This Labor Day, Black Mothers Deserve a Living Wage

As we enjoy our long holiday weekend, Christine Matthews worries about paying rent.

This Black mom from South Carolina just gave birth to her third child, a baby boy, on August 11. She’s still recovering from her C-section, but with only six weeks of unpaid maternity leave, she will soon be forced back to work.

Because this Labor Day, Christine—along with more than 20 million other workers in this country—is trapped in a low-paid job.

According to new research from the National Women’s Law Center, women are nearly two-thirds of the workforce in the 40 lowest-paying jobs in the United States. While women of every race are overrepresented in low-paid jobs—which include restaurant servers, housekeeping cleaners, cashiers, and child care workers—this disproportionate representation is especially stark for women of color. Black women’s share of the low-paid workforce, for example, is nearly 1.5 times larger than their share of the overall workforce.

And low-paid work inflicts the most suffering on Black mothers—who, like Christine, are often both the primary breadwinner and caregiver for their families.

Even when working full time, more than six in 10 Black mothers working in low-paid jobs (62.1%) had household incomes below twice the poverty line in 2021. For Black moms in low-paid jobs who work part time, that number gets close to eight in 10 (79.1%).

Christine didn’t need these statistics to tell her what she has always known.

The minimum wage in South Carolina has been $7.25 per hour since 2009, when the last federal increase took effect. Her entire life, Christine has only ever lived paycheck to paycheck. For five years, making $8.25 an hour at Harris Teeter, she was only taking home $120 a week.

During her breaks, Christine would walk to the nearby Starbucks for a free cup of water.

“And that water was my lunch.”

Because Christine’s work is part-time, she doesn’t have access to any benefits, a 401(k), or paid time off.

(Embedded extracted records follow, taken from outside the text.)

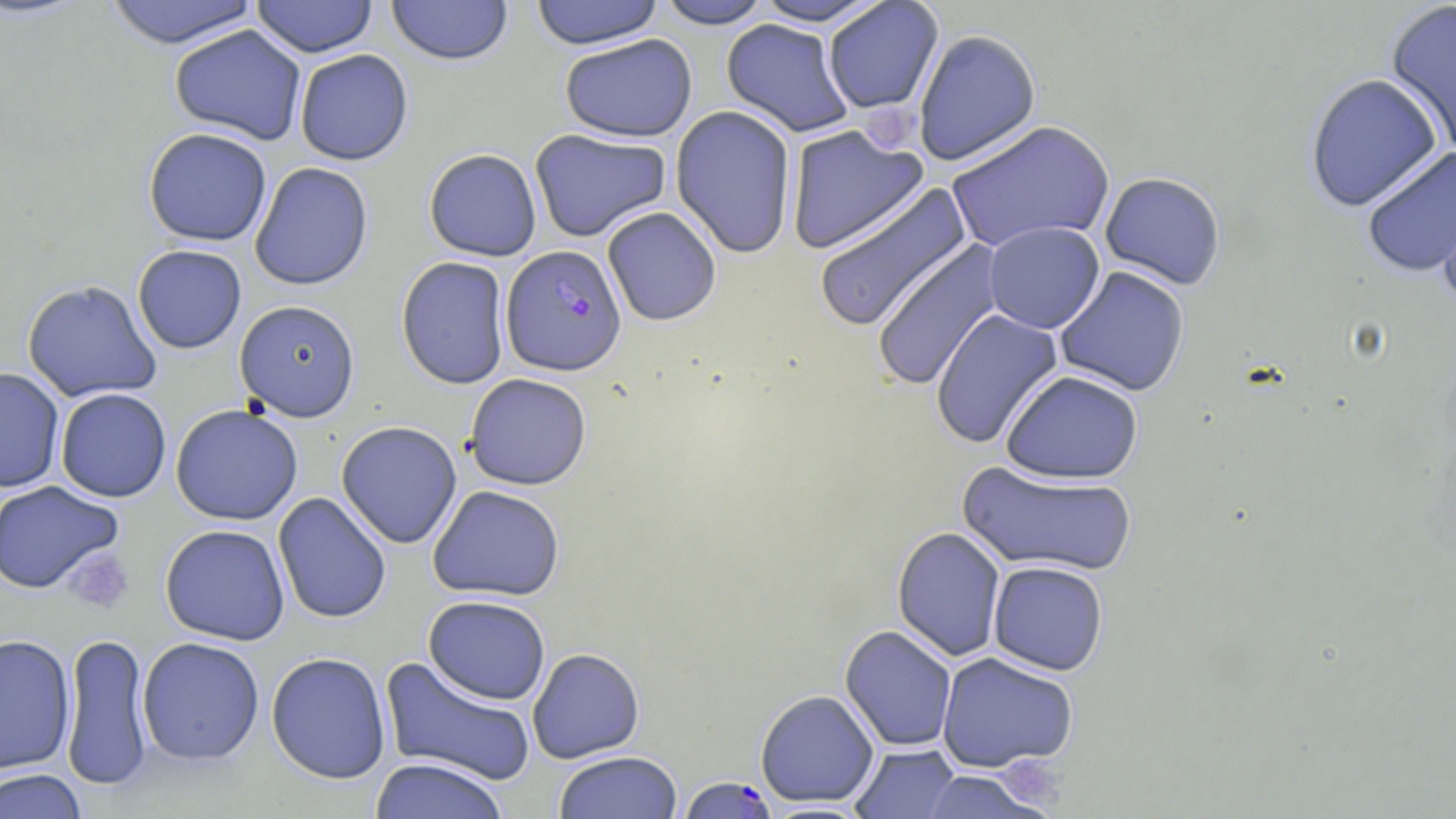
Plasmodium falciparum.

{
  "uninfected_red_blood_cell_locations": "approximate bounding boxes as (x1,y1)-(x2,y2) corner pairs in pixels: (102,0)-(261,48), (251,0)-(378,57), (386,0)-(513,66), (529,0)-(665,49), (653,0)-(777,29), (747,0)-(892,27), (1384,0)-(1456,155), (822,1)-(943,115), (721,19)-(855,138), (168,24)-(307,145), (913,29)-(1041,166), (559,33)-(697,142), (294,48)-(413,166), (1305,72)-(1443,212), (671,105)-(797,259), (945,120)-(1116,253), (784,124)-(929,255), (143,127)-(272,247), (529,128)-(671,242), (1360,145)-(1456,278), (423,148)-(542,261), (249,162)-(374,291), (1099,172)-(1227,291), (1433,178)-(1455,310), (811,181)-(973,334), (602,206)-(722,326), (983,221)-(1105,334), (870,240)-(1005,392), (132,244)-(246,354), (396,256)-(511,390), (1054,266)-(1191,397), (21,279)-(163,404), (234,300)-(361,421), (930,307)-(1064,449), (0,367)-(65,494), (1000,370)-(1144,485), (464,373)-(592,490), (55,388)-(172,502), (170,404)-(303,525), (336,420)-(462,549), (957,461)-(1139,577), (0,480)-(125,595), (427,485)-(565,601), (273,492)-(392,624), (160,524)-(290,646), (892,527)-(1006,662), (987,561)-(1109,675), (423,595)-(551,705), (840,625)-(958,751), (59,632)-(154,792), (0,634)-(76,775), (137,636)-(265,766), (527,648)-(645,763), (265,651)-(392,784), (936,651)-(1080,773), (379,656)-(537,788), (755,689)-(879,807), (850,743)-(960,818), (553,751)-(683,819), (369,757)-(510,819), (1,768)-(89,819), (915,770)-(1055,819), (758,801)-(875,818)",
  "plasmodium_falciparum_infected_red_blood_cell_locations": "approximate bounding boxes as (x1,y1)-(x2,y2) corner pairs in pixels: (500,244)-(627,375), (677,775)-(778,819)",
  "image_size": "1456×819 pixels",
  "magnification": "1000x",
  "platelet_locations": "approximate bounding boxes as (x1,y1)-(x2,y2) corner pairs in pixels: (64,547)-(134,615)",
  "stain": "May-Grünwald-Giemsa",
  "modality": "light microscopy",
  "preparation": "thin blood film",
  "field_of_view": "one of a larger specimen"
}State which cell type is depicted.
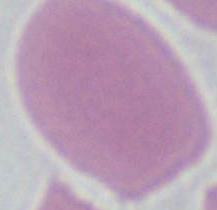
An erythrocyte.

modality: micrograph
magnification: 1000x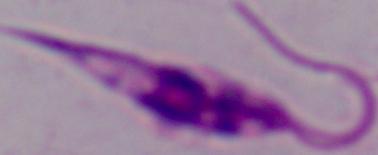

Captured at 1000x magnification. A Leishmania parasite is seen. Micrograph.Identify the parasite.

And it never had to be this way.

Eight in 10 women in the 40 lowest-paying jobs have a high school diploma or a higher education level—including Christine.

In 2013, Christine became a licensed Registered Medical Assistant, and four days after graduating, was offered her dream full-time job—at $25 an hour. This career path would have given her children more options. It would have given Christine relief from the tightrope that so many mothers walk, struggling to afford food and rent.

So why, then, did Christine turn this job down?

It was impossible to find affordable child care for her daughter with autism: “When it comes to child care, the message to low-income moms in this country is: ‘You’re on your own.’”

Christine is just one of many mothers who want to work full time but are forced into part-time, low-paid work because of our country’s broken child care system—where the annual cost of child care exceeds the annual cost of in‑state tuition (yet child care workers are paid close to minimum wage).

As Congress returns from their summer recess, they need to immediately renew the child care funding that expires on September 30—and end the longest stretch in history without a minimum wage increase. They must also pass the Schedules That Work Act and the Part-Time Worker Bill of Rights Act, so workers can have a say in their work schedules and access to more hours if they want them. And Congress must ensure that the basic supports people need—like paid leave, paid sick days, and affordable child care—are available to all workers, part- and full-time.

This Labor Day, as we celebrate the “American worker,” Christine is still underpaid and undervalued. Since late 2022, she’s worked as an administrative assistant at a construction company for $16 an hour. Though that’s the most Christine has ever been paid, her schedule is unpredictable. There are many weeks where her employer gives her only a few hours, or none at all.

Christine can barely afford diapers; without food stamps and rental assistance, she worries that her family would become homeless.

She’s also still thinking about “the job that got away.”

But Christine’s job didn’t simply get away—it was stolen. By our racist and sexist policies intent on keeping Black women down. By a country that shames Black women into thinking if they just worked hard enough, they could support their families and achieve the “American dream.”

As Christine’s story shows, hard work is simply not enough.